▶ [Extrait de l'entretien]:

+++++

Et la burka à cette époque ?

Ce n’est pas un phénomène moderne ! La plupart des familles pauvres n’avaient qu’une seule burka. Les femmes d’une même famille portaient donc le même vêtement, les unes après les autres, tout contre les voies respiratoires. C’était un facteur de propagation de la tuberculose.

Pourquoi avoir quitté ce poste en or ?

J’étais une privilégiée, mais je voulais obtenir un diplôme universitaire. J’ai mis de l’argent de côté pour aller étudier au Smith College du Massachusetts, qui était très cher parce qu’il y avait une formation d’avant-garde en pratique psychodynamique [4]. Je me suis spécialisée dans la santé mentale et je me suis bien débrouillée. C’est là que j’ai compris que je n’étais pas mauvaise pour l’apprentissage !

Quel genre de travail avez-vous réussi à trouver avec votre nouveau diplôme ?

+++++

▶ [Données fournies]:
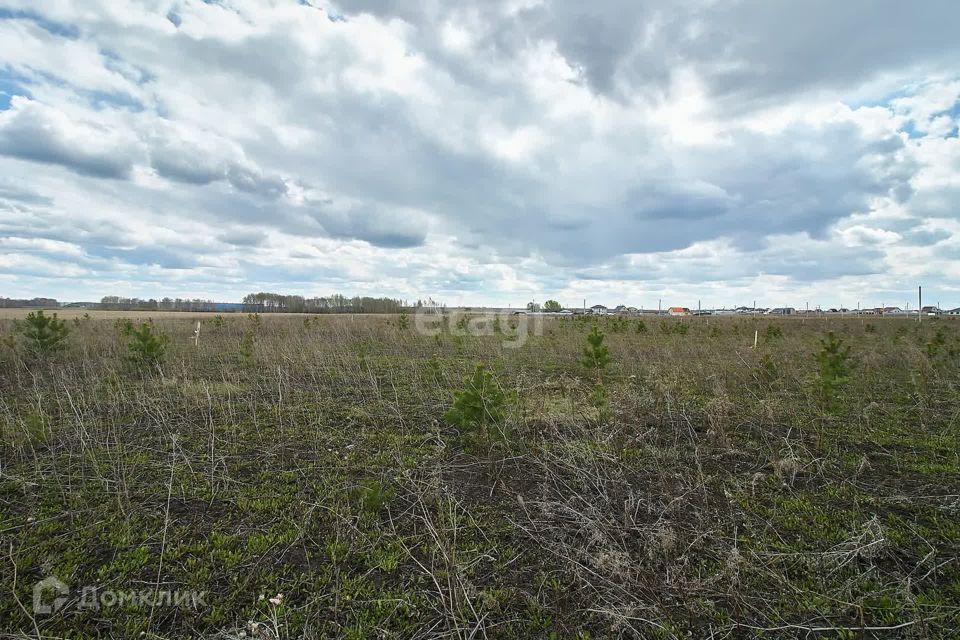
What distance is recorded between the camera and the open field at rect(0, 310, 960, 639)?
237 cm

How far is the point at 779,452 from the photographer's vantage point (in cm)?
460

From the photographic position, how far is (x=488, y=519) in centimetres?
344

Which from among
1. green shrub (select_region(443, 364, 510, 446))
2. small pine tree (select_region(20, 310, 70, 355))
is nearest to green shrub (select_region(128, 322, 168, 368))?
small pine tree (select_region(20, 310, 70, 355))

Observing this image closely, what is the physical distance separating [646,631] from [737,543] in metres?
1.21

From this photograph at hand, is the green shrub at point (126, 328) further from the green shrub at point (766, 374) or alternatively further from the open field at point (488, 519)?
the green shrub at point (766, 374)

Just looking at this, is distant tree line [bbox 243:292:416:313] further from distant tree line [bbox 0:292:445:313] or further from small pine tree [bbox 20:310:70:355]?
small pine tree [bbox 20:310:70:355]

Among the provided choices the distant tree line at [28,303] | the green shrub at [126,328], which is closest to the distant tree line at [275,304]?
the distant tree line at [28,303]

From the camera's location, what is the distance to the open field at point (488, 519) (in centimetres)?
237

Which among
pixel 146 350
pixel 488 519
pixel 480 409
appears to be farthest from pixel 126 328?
pixel 488 519

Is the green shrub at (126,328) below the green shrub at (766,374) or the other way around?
the other way around

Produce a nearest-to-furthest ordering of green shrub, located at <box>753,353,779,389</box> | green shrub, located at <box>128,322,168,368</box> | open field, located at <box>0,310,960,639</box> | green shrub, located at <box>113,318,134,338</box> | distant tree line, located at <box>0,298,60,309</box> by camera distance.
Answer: open field, located at <box>0,310,960,639</box> → green shrub, located at <box>753,353,779,389</box> → green shrub, located at <box>128,322,168,368</box> → green shrub, located at <box>113,318,134,338</box> → distant tree line, located at <box>0,298,60,309</box>

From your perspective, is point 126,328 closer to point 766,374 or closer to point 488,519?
point 488,519

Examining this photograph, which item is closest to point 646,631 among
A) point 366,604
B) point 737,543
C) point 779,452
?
point 737,543

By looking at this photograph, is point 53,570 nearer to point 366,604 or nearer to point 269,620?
point 269,620
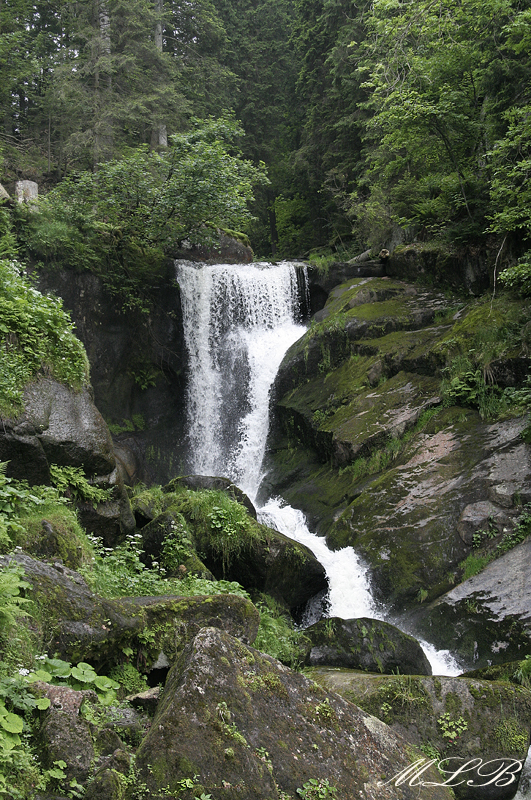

+++++

▶ [Consignes]:
(1) Citez sans modification les lignes des enregistrements, depuis celle qui contient « By looking at » jusqu'à la fin des enregistrements, ces deux bornes comprises, sans reproduire les images.
(2) Rédigez la suite de l'entretien sur la burka, la tuberculose et le diplôme obtenu au Smith College, en reprenant après sa dernière phrase.
Les enregistrements n'ont aucun lien avec l'entretien.

▶ [Réponses par consigne]:
(1)
By looking at this photograph, is point 53,570 nearer to point 366,604 or nearer to point 269,620?
point 269,620

(2)
La Société nationale pour la prévention des cruautés infligées aux enfants (NSPCC [5]) cherchait des travaux pionniers sur les parents violents. Lorsque j’ai démarré l’unité de Londres, personne ne voulait croire que des parents pouvaient battre leurs enfants à mort. Je suis retournée aux États-Unis pour rassembler des informations spécialisées. Celles-ci montraient que la plupart des enfants qui présentaient des fractures et des ecchymoses avaient subi de mauvais traitements de la part de leurs parents. J’ai lancé un appel aux mères pour m’aider à monter l’unité et j’ai reçu beaucoup de réponses de la part de mères qui avaient battu leurs enfants. Il était inutile de les confondre puisqu’elles voulaient aider. Peut-être avaient-elles été battues elles-mêmes. Elles m’ont aussi appris qu’il ne fallait faire confiance à personne. Les gens mentent comme des arracheurs de dents au sujet des enfants battus. Lorsque vous êtes une infirmière, vous ne remettez pas en cause ce que les gens vous disent. Lorsque vous devenez une travailleuse sociale, vous apprenez que tout le monde ment !

Combien de temps cela a-t-il duré ?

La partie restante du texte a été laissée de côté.